Shopkeeper Sarah Carlson visited Red Hook regularly as a kid, making the trek upstate from Brooklyn with her family. Going far away for college and then her career did little to pull her thoughts from the Hudson Valley, tugging at her until she finally heeded the call and moved back five years ago with her own family. “Why not live in the place you think about most?” she says.

By Design

After graduating from the Corcoran School of Arts and Design with a BFA in photography, Carlson headed to Miami to work for Holly Hunt, a design giant who revolutionized the industry through her work with furniture and textiles.
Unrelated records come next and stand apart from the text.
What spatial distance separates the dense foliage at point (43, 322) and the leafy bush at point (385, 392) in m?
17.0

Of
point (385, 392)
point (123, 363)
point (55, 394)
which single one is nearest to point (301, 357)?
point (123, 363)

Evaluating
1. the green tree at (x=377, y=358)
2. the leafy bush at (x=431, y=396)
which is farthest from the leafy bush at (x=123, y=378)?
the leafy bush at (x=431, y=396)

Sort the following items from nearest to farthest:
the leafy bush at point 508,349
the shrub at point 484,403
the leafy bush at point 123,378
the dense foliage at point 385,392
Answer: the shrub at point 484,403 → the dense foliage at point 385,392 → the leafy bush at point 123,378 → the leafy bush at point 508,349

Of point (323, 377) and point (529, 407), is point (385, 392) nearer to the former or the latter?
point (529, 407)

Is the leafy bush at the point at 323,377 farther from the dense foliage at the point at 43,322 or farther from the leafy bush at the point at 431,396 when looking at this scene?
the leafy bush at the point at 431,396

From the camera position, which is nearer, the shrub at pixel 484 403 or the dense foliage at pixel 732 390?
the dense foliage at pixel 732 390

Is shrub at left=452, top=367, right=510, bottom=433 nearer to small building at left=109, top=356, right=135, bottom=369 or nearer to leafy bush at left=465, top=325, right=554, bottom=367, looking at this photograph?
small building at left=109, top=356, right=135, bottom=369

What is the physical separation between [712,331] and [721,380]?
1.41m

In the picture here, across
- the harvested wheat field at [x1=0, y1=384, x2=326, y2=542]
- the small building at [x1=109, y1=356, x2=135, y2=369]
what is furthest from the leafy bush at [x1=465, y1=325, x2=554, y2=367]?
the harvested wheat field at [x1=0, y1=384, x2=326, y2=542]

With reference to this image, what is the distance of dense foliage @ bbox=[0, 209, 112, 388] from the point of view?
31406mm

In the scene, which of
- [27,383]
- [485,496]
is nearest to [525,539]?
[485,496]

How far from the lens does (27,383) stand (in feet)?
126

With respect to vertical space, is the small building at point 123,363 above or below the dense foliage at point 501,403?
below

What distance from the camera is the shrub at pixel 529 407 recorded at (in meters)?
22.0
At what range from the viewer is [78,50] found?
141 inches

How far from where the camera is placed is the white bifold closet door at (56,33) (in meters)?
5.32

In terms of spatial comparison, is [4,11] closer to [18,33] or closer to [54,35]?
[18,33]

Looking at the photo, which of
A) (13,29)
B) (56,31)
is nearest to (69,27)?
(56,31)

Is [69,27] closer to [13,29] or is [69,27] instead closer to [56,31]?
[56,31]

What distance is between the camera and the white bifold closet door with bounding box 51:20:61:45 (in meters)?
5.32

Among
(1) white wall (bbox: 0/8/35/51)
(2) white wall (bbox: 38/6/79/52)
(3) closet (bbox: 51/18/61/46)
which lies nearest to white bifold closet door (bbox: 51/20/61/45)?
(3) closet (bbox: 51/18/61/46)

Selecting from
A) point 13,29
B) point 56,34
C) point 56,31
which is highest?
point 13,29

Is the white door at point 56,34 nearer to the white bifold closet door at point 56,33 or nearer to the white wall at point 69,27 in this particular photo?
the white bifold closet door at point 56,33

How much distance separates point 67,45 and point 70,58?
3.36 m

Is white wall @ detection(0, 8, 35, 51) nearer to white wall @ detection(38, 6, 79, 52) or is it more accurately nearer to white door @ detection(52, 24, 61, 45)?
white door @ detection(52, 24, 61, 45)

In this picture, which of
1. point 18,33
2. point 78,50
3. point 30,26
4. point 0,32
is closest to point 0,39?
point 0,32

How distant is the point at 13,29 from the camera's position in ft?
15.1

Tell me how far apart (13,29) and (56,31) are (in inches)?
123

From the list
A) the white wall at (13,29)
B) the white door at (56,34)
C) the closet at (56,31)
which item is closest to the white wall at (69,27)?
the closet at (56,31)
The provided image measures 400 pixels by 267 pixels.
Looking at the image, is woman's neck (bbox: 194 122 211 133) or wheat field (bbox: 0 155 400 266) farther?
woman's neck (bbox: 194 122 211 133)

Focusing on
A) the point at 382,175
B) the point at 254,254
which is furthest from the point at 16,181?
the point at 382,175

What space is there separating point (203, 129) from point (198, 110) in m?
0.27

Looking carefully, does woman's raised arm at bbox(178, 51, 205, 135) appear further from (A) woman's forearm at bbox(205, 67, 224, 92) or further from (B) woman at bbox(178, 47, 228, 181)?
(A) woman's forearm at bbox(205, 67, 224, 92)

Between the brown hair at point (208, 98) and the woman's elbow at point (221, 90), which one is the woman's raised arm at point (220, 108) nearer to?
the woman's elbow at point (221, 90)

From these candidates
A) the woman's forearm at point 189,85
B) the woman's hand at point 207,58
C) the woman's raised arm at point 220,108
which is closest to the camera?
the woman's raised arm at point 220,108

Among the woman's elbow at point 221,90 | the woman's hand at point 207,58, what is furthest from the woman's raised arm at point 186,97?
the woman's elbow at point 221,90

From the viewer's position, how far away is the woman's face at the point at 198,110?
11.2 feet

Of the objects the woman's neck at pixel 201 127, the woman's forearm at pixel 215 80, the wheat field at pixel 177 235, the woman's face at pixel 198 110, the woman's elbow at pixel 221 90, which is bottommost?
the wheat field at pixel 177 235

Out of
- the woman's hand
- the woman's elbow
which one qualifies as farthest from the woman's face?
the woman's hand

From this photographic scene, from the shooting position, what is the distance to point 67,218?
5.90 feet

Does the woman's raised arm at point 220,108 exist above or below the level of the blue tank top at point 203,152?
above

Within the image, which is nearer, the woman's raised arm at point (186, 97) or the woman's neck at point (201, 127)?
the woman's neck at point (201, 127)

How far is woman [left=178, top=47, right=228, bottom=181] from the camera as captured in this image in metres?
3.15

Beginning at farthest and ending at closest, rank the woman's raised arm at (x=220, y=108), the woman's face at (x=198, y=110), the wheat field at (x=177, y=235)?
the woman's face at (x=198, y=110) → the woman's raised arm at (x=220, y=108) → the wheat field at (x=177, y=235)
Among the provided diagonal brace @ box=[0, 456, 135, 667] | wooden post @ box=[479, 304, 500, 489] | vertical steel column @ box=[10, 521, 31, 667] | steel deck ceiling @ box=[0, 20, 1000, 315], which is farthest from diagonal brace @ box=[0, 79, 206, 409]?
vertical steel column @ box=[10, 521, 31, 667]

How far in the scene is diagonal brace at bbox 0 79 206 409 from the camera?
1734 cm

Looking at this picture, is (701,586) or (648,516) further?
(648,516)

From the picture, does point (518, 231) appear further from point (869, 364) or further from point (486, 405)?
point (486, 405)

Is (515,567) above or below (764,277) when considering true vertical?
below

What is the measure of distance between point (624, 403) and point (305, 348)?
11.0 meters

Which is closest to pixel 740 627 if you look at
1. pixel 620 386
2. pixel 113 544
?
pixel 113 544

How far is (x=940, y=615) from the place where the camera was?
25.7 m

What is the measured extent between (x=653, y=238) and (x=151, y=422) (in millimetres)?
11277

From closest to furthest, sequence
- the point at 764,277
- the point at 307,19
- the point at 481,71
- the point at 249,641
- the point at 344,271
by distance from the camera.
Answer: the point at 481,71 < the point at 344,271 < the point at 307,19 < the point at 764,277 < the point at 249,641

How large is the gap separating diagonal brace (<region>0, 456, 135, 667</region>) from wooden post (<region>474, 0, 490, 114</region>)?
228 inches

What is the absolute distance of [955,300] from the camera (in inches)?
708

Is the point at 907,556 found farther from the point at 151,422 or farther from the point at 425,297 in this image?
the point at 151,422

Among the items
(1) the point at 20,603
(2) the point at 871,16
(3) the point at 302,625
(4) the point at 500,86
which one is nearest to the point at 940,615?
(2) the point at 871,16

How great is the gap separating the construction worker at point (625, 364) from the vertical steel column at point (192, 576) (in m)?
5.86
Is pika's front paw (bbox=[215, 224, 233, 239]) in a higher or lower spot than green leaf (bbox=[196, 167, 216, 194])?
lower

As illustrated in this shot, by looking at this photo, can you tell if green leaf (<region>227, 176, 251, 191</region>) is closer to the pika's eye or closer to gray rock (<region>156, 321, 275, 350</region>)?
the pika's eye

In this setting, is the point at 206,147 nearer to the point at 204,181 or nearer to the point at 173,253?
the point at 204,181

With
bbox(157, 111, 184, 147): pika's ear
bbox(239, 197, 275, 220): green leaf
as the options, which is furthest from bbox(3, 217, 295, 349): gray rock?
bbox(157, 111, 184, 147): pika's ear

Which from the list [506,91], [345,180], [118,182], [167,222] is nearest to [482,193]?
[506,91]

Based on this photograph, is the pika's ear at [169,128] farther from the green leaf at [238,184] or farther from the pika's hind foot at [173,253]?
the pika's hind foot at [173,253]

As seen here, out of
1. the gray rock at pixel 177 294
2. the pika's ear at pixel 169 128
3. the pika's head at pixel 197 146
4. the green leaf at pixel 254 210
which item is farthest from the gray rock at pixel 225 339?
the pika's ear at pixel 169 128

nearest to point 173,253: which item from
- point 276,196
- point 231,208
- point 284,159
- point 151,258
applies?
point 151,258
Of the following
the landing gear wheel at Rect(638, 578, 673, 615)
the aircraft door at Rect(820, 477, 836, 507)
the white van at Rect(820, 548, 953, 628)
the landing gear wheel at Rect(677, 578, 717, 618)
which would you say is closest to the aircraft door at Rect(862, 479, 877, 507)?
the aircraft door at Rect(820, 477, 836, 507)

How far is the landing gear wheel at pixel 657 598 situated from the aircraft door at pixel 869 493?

Under Hunt, she learned the power of a well-crafted environment. She went on to work for another major player in the design industry, Stephanie Odegard, who collected handmade Nepalese rugs and had a passion for social responsibility within the world of design. Carlson’s mission became combining beautiful products with what she felt was her responsibility to do good in the world. “The world doesn’t revolve around us as individuals,” Carlson says. “I’m a huge believer in community, locally and at large.”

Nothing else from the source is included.